Playtesting – what do you look for?
This weekend, and soon in the future, my ever-expanding Heretical D&D project will get playtested. Sure, I’ve playtested it before.
Let me rephrase this: I have playtested it before. Me. As GM, with players. But me.
That means I know what I wrote, how I want it to feel, and can wing it accordingly.
A prospective GM with a new group? None of that.
This is a good thing. But scary. Scary-good.
Because is all they have is my (incomplete) manuscript. And it’s not small, like Technical Grappling, which was 35,000 words and 50 PDF pages. No, this is 130,000 words and about 200 pages if it were laid out (which it’s not) or 300+ in Word format (which it is).
So there’s a lot of room to get lost.
Anyway, here’s what I asked for in terms of feedback.
You’ll play the game. You’ll have things that work, and things that make you wonder, and things that do not work. Then let me know:
1. What was the situation?

## [What you need to do]
1/ Copy the playtesting post from "Playtesting – what" up to and including "None of that.".
2/ Pick up the playtesting post after its last line and keep writing it.

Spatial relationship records
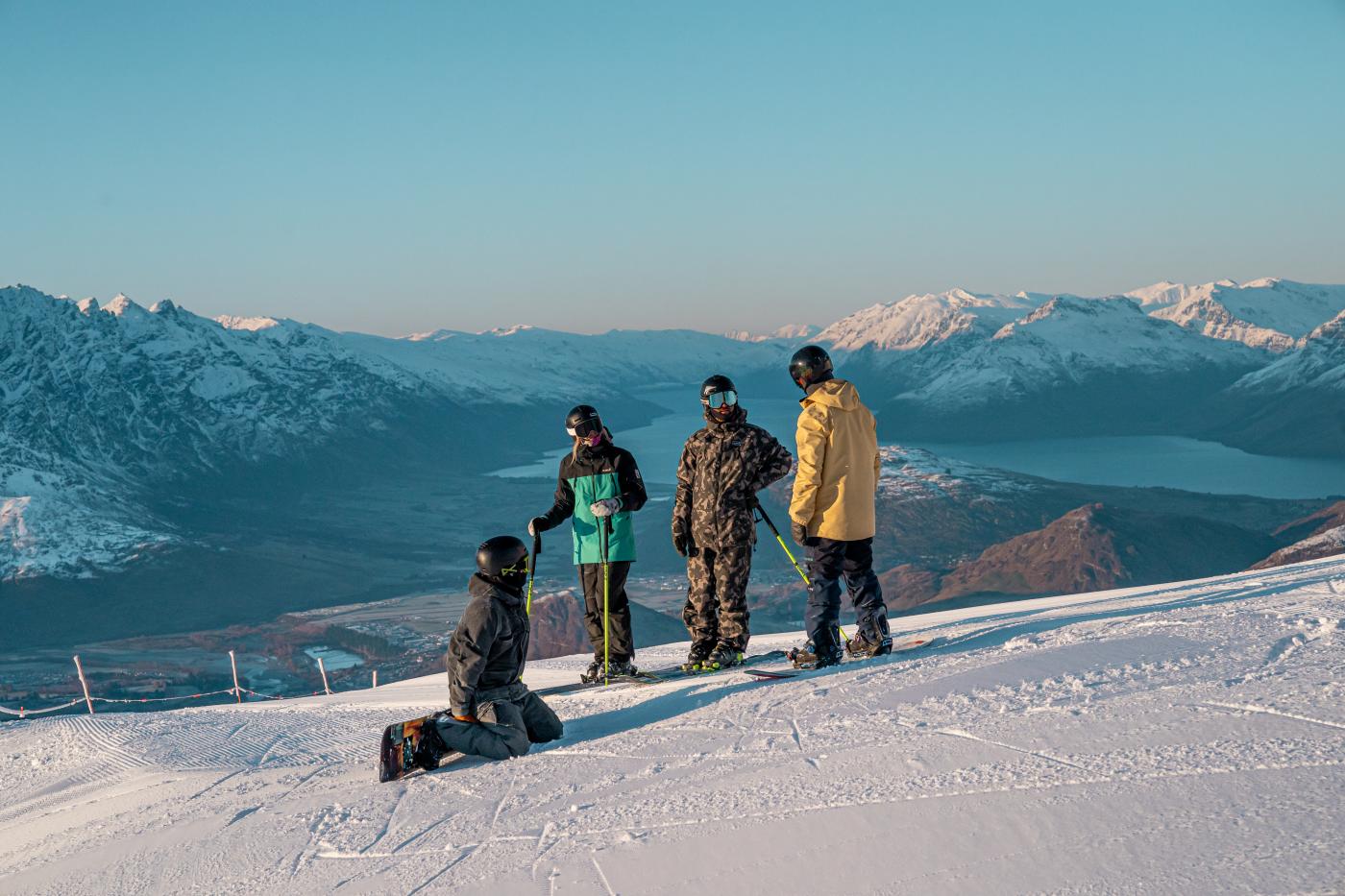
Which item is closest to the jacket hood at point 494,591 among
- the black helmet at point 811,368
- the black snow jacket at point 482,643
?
the black snow jacket at point 482,643

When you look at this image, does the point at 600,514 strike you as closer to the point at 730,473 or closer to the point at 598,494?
the point at 598,494

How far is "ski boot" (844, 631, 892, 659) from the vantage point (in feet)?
25.4

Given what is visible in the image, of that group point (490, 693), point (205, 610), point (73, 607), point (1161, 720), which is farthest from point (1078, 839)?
point (73, 607)

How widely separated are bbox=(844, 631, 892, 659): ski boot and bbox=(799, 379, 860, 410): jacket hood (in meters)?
1.79

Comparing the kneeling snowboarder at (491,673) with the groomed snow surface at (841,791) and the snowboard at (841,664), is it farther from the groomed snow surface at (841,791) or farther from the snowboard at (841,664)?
the snowboard at (841,664)

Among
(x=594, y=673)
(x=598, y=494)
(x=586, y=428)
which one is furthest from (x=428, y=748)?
(x=586, y=428)

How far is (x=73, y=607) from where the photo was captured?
156 meters

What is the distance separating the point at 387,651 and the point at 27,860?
114534mm

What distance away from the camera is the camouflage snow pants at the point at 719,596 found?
7.87 metres

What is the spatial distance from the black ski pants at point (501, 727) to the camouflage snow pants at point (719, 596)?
5.16ft

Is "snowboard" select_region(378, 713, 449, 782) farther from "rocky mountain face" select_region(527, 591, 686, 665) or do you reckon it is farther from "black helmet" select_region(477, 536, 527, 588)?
"rocky mountain face" select_region(527, 591, 686, 665)

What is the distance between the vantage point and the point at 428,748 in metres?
6.28

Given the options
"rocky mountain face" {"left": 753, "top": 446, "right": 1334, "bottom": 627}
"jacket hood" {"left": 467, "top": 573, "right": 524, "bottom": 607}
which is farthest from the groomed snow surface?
"rocky mountain face" {"left": 753, "top": 446, "right": 1334, "bottom": 627}

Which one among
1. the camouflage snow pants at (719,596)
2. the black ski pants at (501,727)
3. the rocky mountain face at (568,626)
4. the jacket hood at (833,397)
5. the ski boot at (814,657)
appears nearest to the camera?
the black ski pants at (501,727)
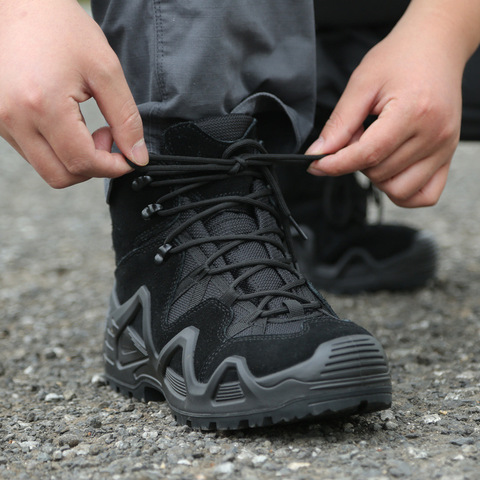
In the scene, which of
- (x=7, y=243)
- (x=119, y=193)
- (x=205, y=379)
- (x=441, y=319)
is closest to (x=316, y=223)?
(x=441, y=319)

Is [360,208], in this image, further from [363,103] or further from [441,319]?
[363,103]

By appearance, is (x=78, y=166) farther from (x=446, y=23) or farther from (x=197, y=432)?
(x=446, y=23)

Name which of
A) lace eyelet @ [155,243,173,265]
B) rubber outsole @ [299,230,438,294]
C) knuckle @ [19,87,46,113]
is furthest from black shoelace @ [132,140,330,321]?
rubber outsole @ [299,230,438,294]

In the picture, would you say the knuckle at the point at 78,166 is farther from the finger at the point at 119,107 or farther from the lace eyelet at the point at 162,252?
the lace eyelet at the point at 162,252

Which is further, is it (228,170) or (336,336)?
(228,170)

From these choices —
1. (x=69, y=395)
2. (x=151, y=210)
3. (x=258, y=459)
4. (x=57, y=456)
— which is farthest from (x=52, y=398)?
(x=258, y=459)

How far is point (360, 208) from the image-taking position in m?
2.04

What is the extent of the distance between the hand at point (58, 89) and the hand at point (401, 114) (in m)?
0.38

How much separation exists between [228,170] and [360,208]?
966 mm

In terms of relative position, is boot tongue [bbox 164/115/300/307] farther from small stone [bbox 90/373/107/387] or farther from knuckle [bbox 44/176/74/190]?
small stone [bbox 90/373/107/387]

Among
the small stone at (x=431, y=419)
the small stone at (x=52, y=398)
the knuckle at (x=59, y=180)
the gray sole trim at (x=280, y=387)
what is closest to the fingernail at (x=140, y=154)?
the knuckle at (x=59, y=180)

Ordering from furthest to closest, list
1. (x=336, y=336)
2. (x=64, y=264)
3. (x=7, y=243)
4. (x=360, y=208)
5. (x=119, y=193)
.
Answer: (x=7, y=243) < (x=64, y=264) < (x=360, y=208) < (x=119, y=193) < (x=336, y=336)

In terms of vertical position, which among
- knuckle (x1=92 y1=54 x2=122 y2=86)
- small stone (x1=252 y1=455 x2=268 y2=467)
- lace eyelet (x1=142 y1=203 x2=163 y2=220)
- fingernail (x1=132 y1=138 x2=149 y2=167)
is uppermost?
knuckle (x1=92 y1=54 x2=122 y2=86)

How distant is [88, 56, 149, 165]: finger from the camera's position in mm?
1019
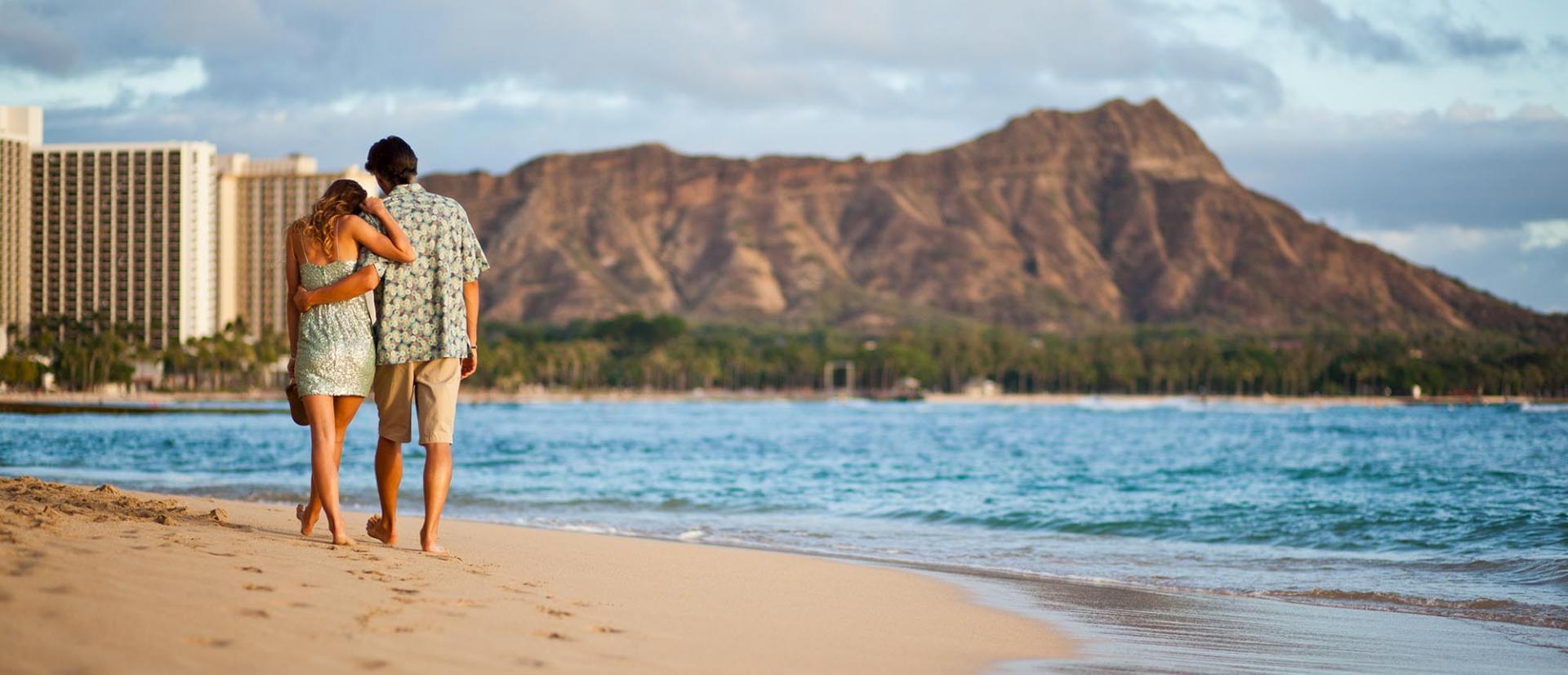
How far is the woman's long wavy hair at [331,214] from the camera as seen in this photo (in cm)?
656

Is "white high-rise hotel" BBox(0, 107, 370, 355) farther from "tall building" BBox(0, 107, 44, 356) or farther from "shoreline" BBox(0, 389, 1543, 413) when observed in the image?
"shoreline" BBox(0, 389, 1543, 413)

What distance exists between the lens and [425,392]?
6770 millimetres

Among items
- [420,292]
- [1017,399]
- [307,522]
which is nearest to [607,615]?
[420,292]

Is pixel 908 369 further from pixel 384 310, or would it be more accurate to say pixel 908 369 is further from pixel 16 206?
pixel 384 310

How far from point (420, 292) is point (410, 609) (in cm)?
215

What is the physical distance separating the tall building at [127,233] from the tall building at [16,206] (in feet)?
4.64

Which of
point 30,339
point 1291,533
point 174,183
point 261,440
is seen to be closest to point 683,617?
point 1291,533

## [Solved problems]
1/
Playtesting – what do you look for?
This weekend, and soon in the future, my ever-expanding Heretical D&D project will get playtested. Sure, I’ve playtested it before.
Let me rephrase this: I have playtested it before. Me. As GM, with players. But me.
That means I know what I wrote, how I want it to feel, and can wing it accordingly.
A prospective GM with a new group? None of that.

2/
2. How did it (a) delight you, (b) make you scratch your head, or (c) make you say “hell no!”The first is key, because it becomes a selling point. The second is key because it makes me think about how to rewrite for clarity. The third is key because it makes people walk away.
3. How did you resolve it?
My only request is try not to indulge in too much tangency from the rules unless stuff Just Don’t Work – case (c) above. I want to see what works and doesn’t as is.
We’ll see what happens. No matter what, I’m hoping to seriously re-engage with the project again now that I’m back from Malaysia and quite a few things have started to settle out in my personal/work life.
Question to other game designers/writers who are aiming at publication, not simply writing rules for one’s own group:
What’s the most useful feedback you can ask for or receive that doesn’t fit with my above direction? What do I need to look for?
Eventually I’m going to Kickstart this to take it over the goal line. But not yet – not until I have a manuscript worthy of publication. That way, I can just say “Here’s my project schedule, here are the tasks, here are the people I need to hire do to work I cannot, and here’s the help I need from the Kickstart backers.”
I don’t want to wind up on +Erik Tenkar‘s Wall of Shame, after all.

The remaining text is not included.